Accompanying drawing explanation

Fig. 1 is the schematic flow sheet of a kind of large data processing method of the present invention;

Fig. 2 is the schematic diagram of Hadoop cluster constructive process in the inventive method;

Fig. 3 is the schematic flow sheet of Map-Reduce processing method in the inventive method.

Embodiment

Below in conjunction with the drawings and specific embodiments, the present invention is described in detail.

A kind of large data processing method of the present invention, as shown in Figure 1, comprises the following steps:

Wherein, as shown in Figure 2, step 1 is specifically implemented according to following steps:

Step 1.4, user by selecting Plugin and Hadoop version, fills in cluster name, selects cluster template, foundation image, double secret key and network to create Hadoop cluster;

Step 2, by creating data source by data importing to HDFS and Swift;

Wherein, in step 2, data source comprises HDFS data source and Swift data source,

HDFS data source comprises input/output data source name, selects data source types HDFS, I/O URL path.

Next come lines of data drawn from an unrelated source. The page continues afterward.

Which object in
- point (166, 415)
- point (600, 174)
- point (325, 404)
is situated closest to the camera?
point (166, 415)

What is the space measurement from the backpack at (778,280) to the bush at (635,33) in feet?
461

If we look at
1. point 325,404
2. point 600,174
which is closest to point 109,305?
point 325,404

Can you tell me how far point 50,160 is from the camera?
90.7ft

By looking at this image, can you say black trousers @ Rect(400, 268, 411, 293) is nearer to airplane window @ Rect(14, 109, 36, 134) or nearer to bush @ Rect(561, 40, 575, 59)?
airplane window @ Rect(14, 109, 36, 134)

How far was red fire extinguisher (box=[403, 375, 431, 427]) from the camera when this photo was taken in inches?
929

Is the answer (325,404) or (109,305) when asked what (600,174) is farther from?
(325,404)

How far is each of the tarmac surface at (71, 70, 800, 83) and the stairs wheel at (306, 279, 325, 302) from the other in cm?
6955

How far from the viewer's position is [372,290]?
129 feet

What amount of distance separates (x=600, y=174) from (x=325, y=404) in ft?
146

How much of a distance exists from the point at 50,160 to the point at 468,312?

Swift data source comprises input/output data source name, selection data source types Swift, I/O URL path, input username and password.

Step 3, user can be processed data by two kinds of methods, and one carries out man-machine interaction by user interface, creates Job Binaries, creates job, performs job, checks execution result by web; One is by Command Line Interface, and user, under Command Line Interface, is submitted to by order and performed operation, being checked by the output file under the specified path of Output rusults.Concrete data processing is the Map-Reduce framework adopting Hadoop.Map-reduce is exactly the decomposition of task and gathering of result.Processing procedure is as shown in Figure 3:

The Map stage: Hadoop Map/Reduce framework produces a map task for each InputSplit, and each InputSplit is produced by the InputFormat of this operation; Framework can the value (value) of all pilot processs associated with a specific key point in groups, after the output of Mapper is sorted, is just allocated to each Reducer

Reduce stage: Reducer has 3 Main Stage: shuffle, sort and reduce.The input of Shuffle Reducer is exactly Mapper sorted output.In this stage, framework is that each Reducer obtains piecemeal associated in all Mapper output by HTTP.

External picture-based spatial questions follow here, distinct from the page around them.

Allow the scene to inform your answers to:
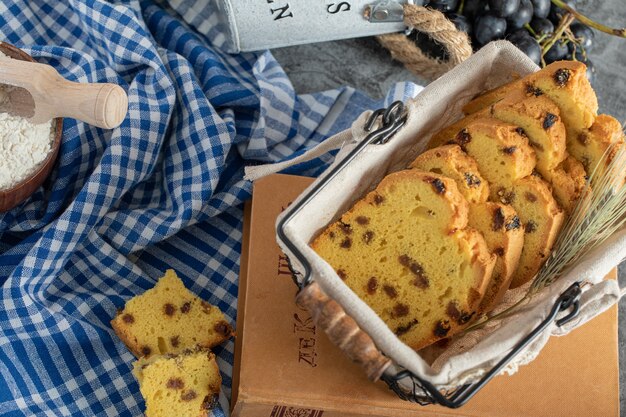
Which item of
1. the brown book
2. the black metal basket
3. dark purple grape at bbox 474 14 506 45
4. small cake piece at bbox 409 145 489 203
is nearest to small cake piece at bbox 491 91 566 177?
small cake piece at bbox 409 145 489 203

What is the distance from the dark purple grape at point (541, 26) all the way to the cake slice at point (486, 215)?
0.86m

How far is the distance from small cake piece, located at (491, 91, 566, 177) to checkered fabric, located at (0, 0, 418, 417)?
A: 0.68 metres

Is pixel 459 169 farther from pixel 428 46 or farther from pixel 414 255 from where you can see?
pixel 428 46

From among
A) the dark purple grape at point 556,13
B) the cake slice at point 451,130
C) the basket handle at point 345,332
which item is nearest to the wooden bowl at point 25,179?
the basket handle at point 345,332

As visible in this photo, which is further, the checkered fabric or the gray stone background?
the gray stone background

In this stage of Sort, the input of value to Reducer according to key is divided into groups by framework (because may have identical key in the output of different mapper).

Two stages of Shuffle and Sort carry out simultaneously; The output of map is also be retrieved while merged.

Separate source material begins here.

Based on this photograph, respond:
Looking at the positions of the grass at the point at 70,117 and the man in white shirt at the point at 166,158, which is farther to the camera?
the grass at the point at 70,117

Reduce is in this stage, and framework is each <key in the input data of having divided into groups, and (list of values) > is to calling a reduce method.The output of Reduce task is normally by calling OutputCollector.collect writing in files system.

Claims

1. a large data processing method, is characterized in that, specifically implements according to following steps:

Step 2, by creating data source by data importing to HDFS and Swift;

2. the large data processing method of one according to claim 1, is characterized in that, described step 1 is specifically implemented according to following steps:

3. the large data processing method of one according to claim 1, is characterized in that, in step 2, data source comprises HDFS data source and Swift data source.

4. the large data processing method of one according to claim 1, is characterized in that, in described step 3, user carries out process to data and comprises user interface process method and order line processing method,

Described user interface process method refers to carries out man-machine interaction by user interface, creates Job Binaries and Job, and performs operation, check execution result by web page;

Described order line processing method refers to that user is under Command Line Interface, is submitted to and is performed operation, checked by the output file under the specified path of Output rusults by order.

5. the large data processing method of the one according to Claims 1-4 any one, is characterized in that, in step 3, user adopts the Map-Reduce framework of Hadoop to process data.